§ **Brief**
Copy the lines exactly as they appear, beginning with the line containing "Given the scene" and continuing through the final line of the records.

§ **Dataset**
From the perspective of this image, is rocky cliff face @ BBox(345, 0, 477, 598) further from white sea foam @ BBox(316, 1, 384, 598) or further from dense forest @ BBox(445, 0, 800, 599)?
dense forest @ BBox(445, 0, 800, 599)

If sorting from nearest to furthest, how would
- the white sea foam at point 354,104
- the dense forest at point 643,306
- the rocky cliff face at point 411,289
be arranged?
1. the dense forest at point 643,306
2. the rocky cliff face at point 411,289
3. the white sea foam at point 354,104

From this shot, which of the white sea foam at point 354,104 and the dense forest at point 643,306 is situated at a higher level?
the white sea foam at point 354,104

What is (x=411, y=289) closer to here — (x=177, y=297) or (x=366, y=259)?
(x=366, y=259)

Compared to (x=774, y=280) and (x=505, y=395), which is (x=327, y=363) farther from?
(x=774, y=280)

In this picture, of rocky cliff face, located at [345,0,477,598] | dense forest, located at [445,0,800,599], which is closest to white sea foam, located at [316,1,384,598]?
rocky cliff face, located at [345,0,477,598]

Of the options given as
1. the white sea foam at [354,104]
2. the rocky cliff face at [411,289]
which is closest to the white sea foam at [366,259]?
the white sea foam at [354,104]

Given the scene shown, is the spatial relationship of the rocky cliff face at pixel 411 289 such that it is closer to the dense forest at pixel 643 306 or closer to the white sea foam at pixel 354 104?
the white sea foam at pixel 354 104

§ **Response for this exercise**
Given the scene shown, is the spatial relationship of the rocky cliff face at pixel 411 289 such that it is closer to the dense forest at pixel 643 306 or closer to the white sea foam at pixel 354 104?
the white sea foam at pixel 354 104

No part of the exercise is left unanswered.